**Text extract**
--------

Connect to: wss://voice.induslabs.io/v1/audio/speech_ws
Unlike REST endpoints, WebSocket maintains a persistent bidirectional connection for real-time streaming synthesis.
indus-tts-v1: Standard TTS model with broad language support.indus-tts-v3: Latest generation model with improved quality and naturalness.| Message | Type | Order | Description |
|---|---|---|---|
Initial JSON Request | JSON | first | Send complete request payload as JSON string including text, voice, model, and all parameters. |
Audio Chunks | binary | continuous | Raw audio data received as binary WebSocket frames (synthesized speech audio). |
Status Messages | JSON | intermittent | JSON messages with type "done" (synthesis complete) or "error" (processing failed). |
| Name | Type | Default | Description |
|---|---|---|---|
text | string | required | The text to be synthesized into speech. |
voice | string | required | The voice model to use (e.g., "Indus-en-Ember", "Indus-hi-maya"). |
output_format | string | wav | Audio format for output (e.g., "wav", "mp3"). |
stream | boolean | true | Whether to stream the output (default: true). |
model | string | indus-tts-v3 | The TTS model to use (e.g., "indus-tts-v1", "indus-tts-v3"). |
api_key | string | required | Authentication API key. |
normalize | boolean | true | Whether to normalize text before synthesis (optional). |
speed | number | 1 | Speed of speech synthesis (optional). |
pitch_shift | number | 0 | Pitch shift adjustment (optional). |
loudness_db | number | 0 | Loudness adjustment in decibels (optional). |
sample_rate | number | 24000 | Audio sample rate in Hz (optional). |
| Status | Type | Default | Description |
|---|---|---|---|
audio chunks | binary | - | Raw synthesized audio data in the requested format (wav, mp3, etc.). |
done | JSON | - | Completion message indicating synthesis is finished. |
error | JSON | - | Error message if synthesis fails. |
Binary audio data (WAV/MP3 format)
Example: 4096 bytes of audio data per chunk
{
"type": "done",
"message": "Speech synthesis completed"
}
{
"type": "error",
"message": "Invalid API key",
"code": "AUTH_ERROR"
}

--------

**Requirement A**
Check each statement against the WebSocket speech synthesis reference and answer yes or no, quoting the words of the text that decide it. (i) The default output format is mp3. (ii) Audio chunks arrive as binary WebSocket frames. (iii) The default sample rate is 16000 Hz.

**Dataset rows**

--------

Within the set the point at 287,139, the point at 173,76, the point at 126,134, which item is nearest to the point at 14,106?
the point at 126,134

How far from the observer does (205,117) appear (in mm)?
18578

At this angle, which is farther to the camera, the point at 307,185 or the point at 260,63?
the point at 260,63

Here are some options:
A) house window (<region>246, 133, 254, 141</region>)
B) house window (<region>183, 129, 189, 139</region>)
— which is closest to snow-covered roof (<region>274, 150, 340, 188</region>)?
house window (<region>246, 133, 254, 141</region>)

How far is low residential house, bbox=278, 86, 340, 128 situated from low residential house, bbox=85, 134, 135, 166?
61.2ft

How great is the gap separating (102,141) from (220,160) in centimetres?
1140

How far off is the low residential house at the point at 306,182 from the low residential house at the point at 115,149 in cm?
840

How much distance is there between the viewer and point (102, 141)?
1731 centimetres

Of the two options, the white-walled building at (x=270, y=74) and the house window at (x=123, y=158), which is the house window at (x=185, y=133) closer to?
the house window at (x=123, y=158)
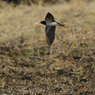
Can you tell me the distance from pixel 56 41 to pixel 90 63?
802 mm

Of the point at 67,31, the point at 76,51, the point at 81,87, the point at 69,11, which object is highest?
the point at 69,11

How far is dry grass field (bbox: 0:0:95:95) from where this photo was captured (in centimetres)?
242

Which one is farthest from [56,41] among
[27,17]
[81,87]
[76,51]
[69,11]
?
[69,11]

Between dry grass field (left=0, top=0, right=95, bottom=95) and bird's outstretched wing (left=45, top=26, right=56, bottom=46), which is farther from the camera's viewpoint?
bird's outstretched wing (left=45, top=26, right=56, bottom=46)

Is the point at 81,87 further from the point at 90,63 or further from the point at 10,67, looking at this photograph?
the point at 10,67

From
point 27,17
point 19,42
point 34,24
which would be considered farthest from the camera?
point 27,17

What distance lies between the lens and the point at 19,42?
381cm

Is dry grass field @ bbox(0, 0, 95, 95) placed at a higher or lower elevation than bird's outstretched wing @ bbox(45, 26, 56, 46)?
lower

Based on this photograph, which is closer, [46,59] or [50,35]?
[50,35]

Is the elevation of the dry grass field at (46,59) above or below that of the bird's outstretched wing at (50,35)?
below

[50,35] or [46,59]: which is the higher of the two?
[50,35]

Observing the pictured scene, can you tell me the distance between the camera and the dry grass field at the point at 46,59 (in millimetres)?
2418

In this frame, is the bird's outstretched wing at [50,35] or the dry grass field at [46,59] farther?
the bird's outstretched wing at [50,35]

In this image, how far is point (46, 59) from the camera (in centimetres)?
312
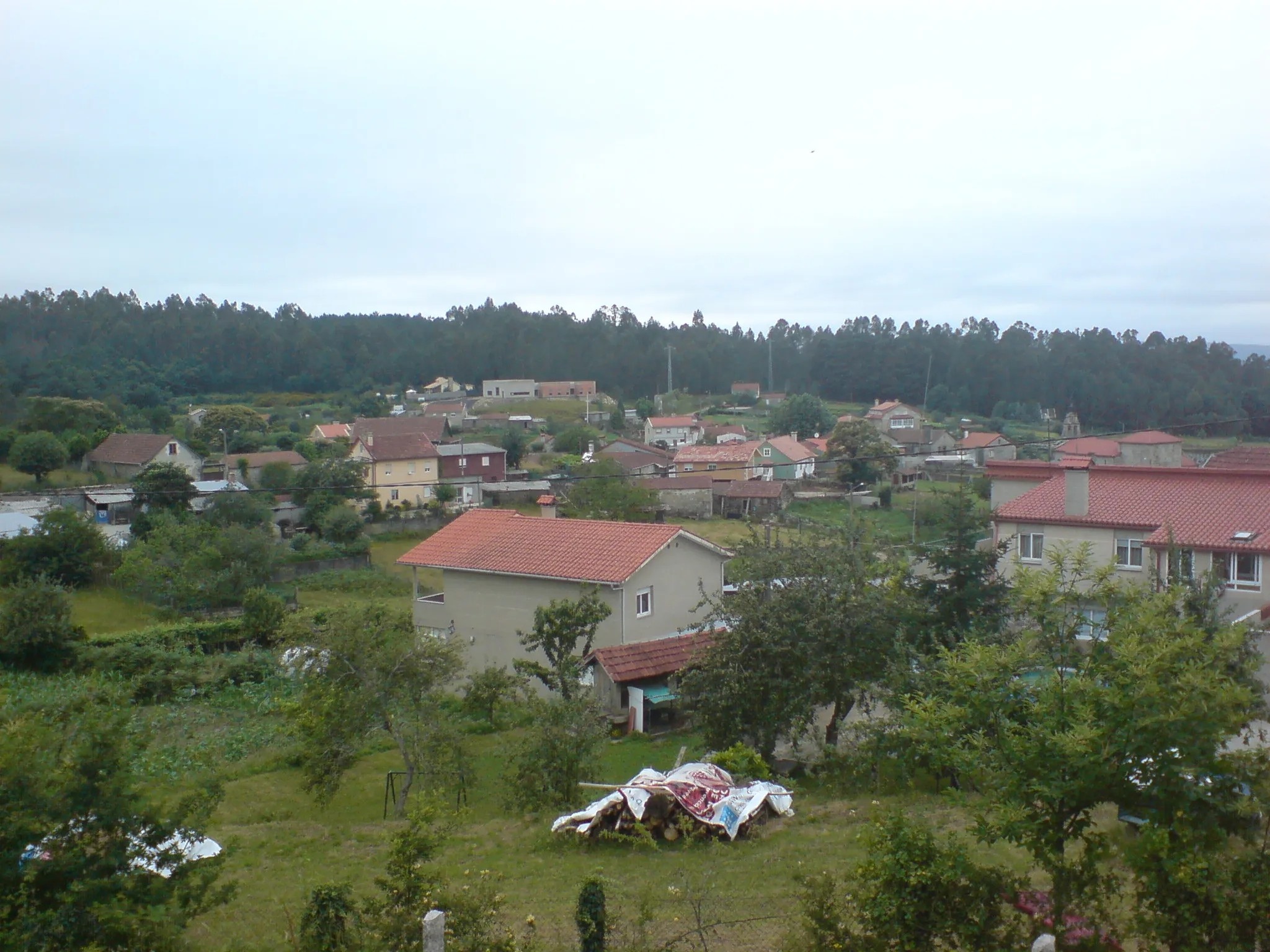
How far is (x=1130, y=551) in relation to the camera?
2186cm

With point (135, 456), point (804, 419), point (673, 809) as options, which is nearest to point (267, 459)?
point (135, 456)

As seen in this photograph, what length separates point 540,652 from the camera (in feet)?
62.7

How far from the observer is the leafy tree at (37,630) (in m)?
22.5

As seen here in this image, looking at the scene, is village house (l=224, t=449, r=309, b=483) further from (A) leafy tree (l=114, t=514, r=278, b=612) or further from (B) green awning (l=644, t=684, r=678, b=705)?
(B) green awning (l=644, t=684, r=678, b=705)

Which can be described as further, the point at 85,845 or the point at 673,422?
the point at 673,422

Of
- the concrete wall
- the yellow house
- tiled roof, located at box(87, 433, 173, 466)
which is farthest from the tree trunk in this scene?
tiled roof, located at box(87, 433, 173, 466)

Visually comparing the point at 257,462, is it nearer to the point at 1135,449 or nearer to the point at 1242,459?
the point at 1135,449

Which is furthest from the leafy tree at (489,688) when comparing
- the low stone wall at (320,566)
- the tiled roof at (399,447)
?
the tiled roof at (399,447)

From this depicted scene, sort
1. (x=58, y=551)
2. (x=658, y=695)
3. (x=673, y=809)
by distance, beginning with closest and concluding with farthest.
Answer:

--------

**Requirement B**
Render everything in the records from the line containing "From this depicted scene, sort" down to the end of the records as a numbered list, with both ends included and blank lines left out.

**Solution A**
(i) No: "output_format | string | wav"
(ii) Yes: "Raw audio data received as binary WebSocket frames"
(iii) No: "sample_rate | number | 24000"

**Solution B**
1. From this depicted scene, sort
2. 1. (x=58, y=551)
3. 2. (x=658, y=695)
4. 3. (x=673, y=809)
5. by distance, beginning with closest and concluding with farthest.
6. Answer:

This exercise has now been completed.